Officials in South Africa are trying to address a looming crisis caused by an influx of refugees, mostly from Zimbabwe, living in and around a church in downtown Johannesburg. Humanitarian workers say the situation is inhumane while local businessmen are threatening legal action.

Officials from the city, province and national governments were meeting Friday to try to address the plight of thousands of displaced people living in Johannesburg's downtown commercial district.

An estimated 4,000 displaced, mostly from Zimbabwe, spend their days on the sidewalks of the business district.

About 2,000 of them sleep in and around the Central Methodist Church. Others sleep in alleys and driveways near the church which works with humanitarian groups to provide them with food, clothing and some services.

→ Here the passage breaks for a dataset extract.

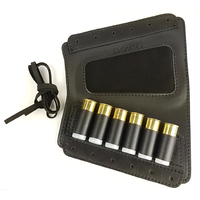 DINGO - BUTT STOCK CHEEK PAD - L/HAND - 12GA - BLACK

The city of Johannesburg recently installed 20 portable toilets on a sidewalk outside the church and erected a fence around the grounds. Local businessmen complain the human tragedy is driving away their clients.

The head of the church, Bishop Paul Verryn, says he is not surprised at the anger over the presence of so many people with little more than the clothes on their backs. But he says a new mindset is needed on the part of their hosts.

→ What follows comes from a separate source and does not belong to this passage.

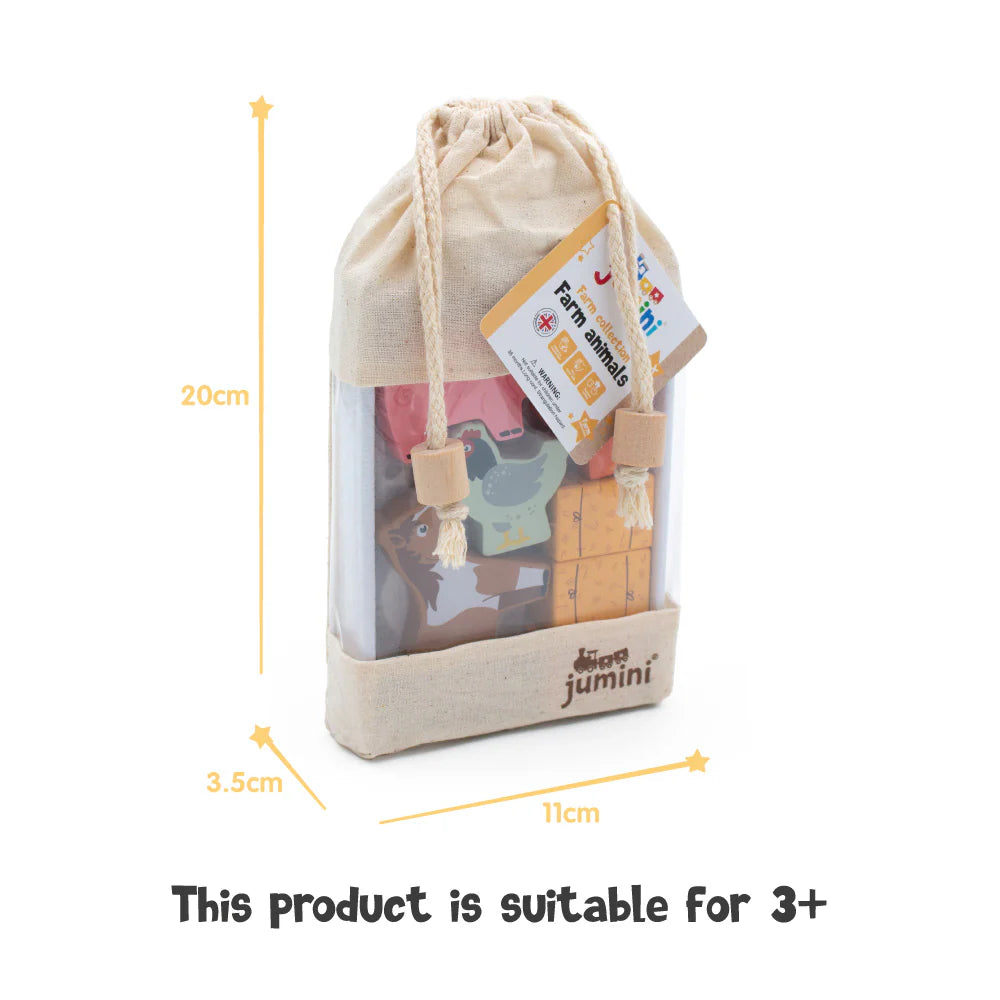 Inside Out Toys - Farm - Bag of Farm Animals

"The people who need help are not cockroaches and pests that we need to exterminate as quickly as we possibly can," said Verryn. "In many cases, they are very, very vulnerable human beings. And any sane-thinking human being must see that first."

The number of displaced people at the church rose dramatically recently with the arrival of refugees from the border town of Musina. The South African government last week closed a refugee registration center there citing the deplorable living conditions at a camp around the center.

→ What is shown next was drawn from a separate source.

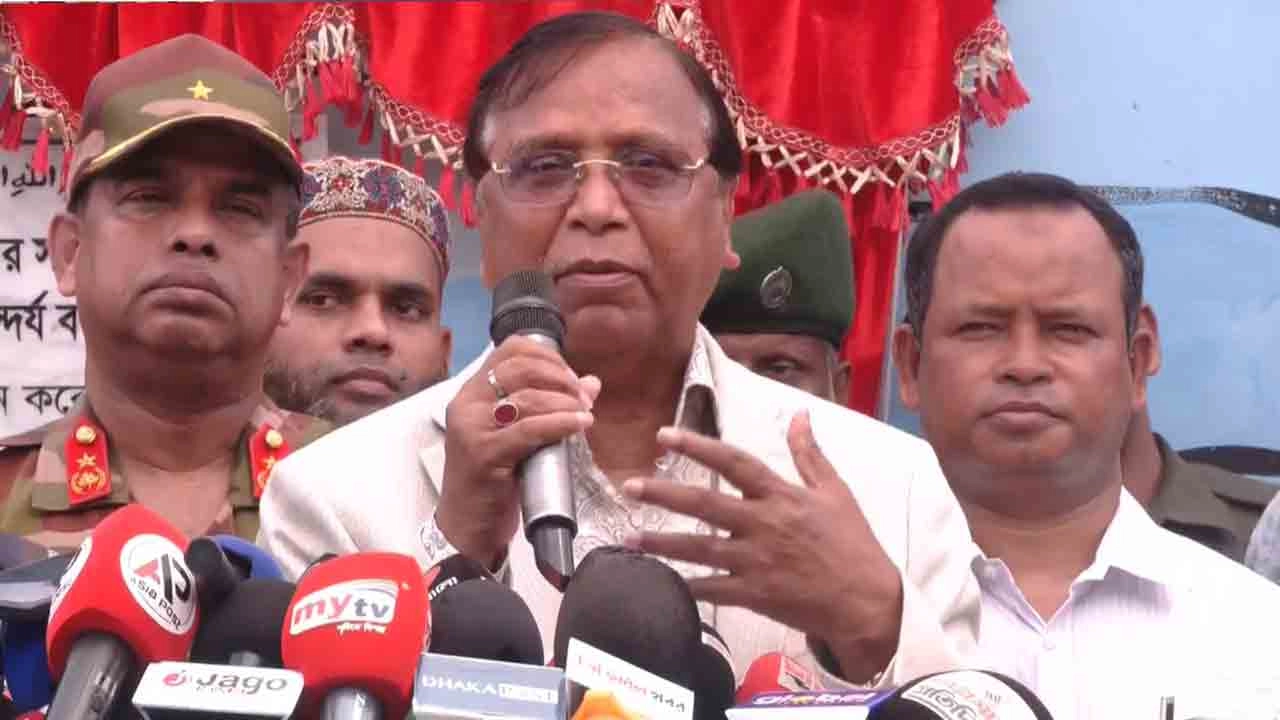 দক্ষিণ সিটি করপোরেশনের (ডিএসসিসি) প্রশাসক মো. আবদুস সালাম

Humanitarian groups working at the camp acknowledged conditions were poor but said closing the facility only moved the problem elsewhere.

A spokesman for Johannesburg's Gauteng Province, Themba Sepotokele, told national radio that the businessmen and the humanitarian groups have a valid complaint.

"The city is trying to find accommodation for those people but the numbers are increasing so it is going to be difficult to house them," he said. "And hence we have to find a kind of humanitarian-integrated approach to this humanitarian crisis."

He says officials of the city, provincial and national governments plan to meet with donor groups soon to work out a joint solution to the problem.

Verryn recommends finding a building in the area. He hopes it would be large enough to house all of the displaced people and also have room for a training center to help them find decent jobs.

Local officials say there are abandoned buildings in depressed parts of downtown Johannesburg. But a major problem will be finding the funds to renovate one of them.

Verryn says his church has some experience in working with the displaced but others must come forward.

"We need adequate funding and we need people who will have the new dimension," he said. "And the expertise both from Zimbabwe and from South Africa is gigantic. Now we've got to find ways of engaging that expertise."

He says part of the problem is that some South Africans resent foreign immigrants believing that they take jobs and services away from poor South Africans.

He says if the government and donor community can alleviate poverty across society perhaps anti-foreigner feelings will subside.

But he adds that South Africa's political leaders must be clear that anyone who abuses these people should face the full force of the law.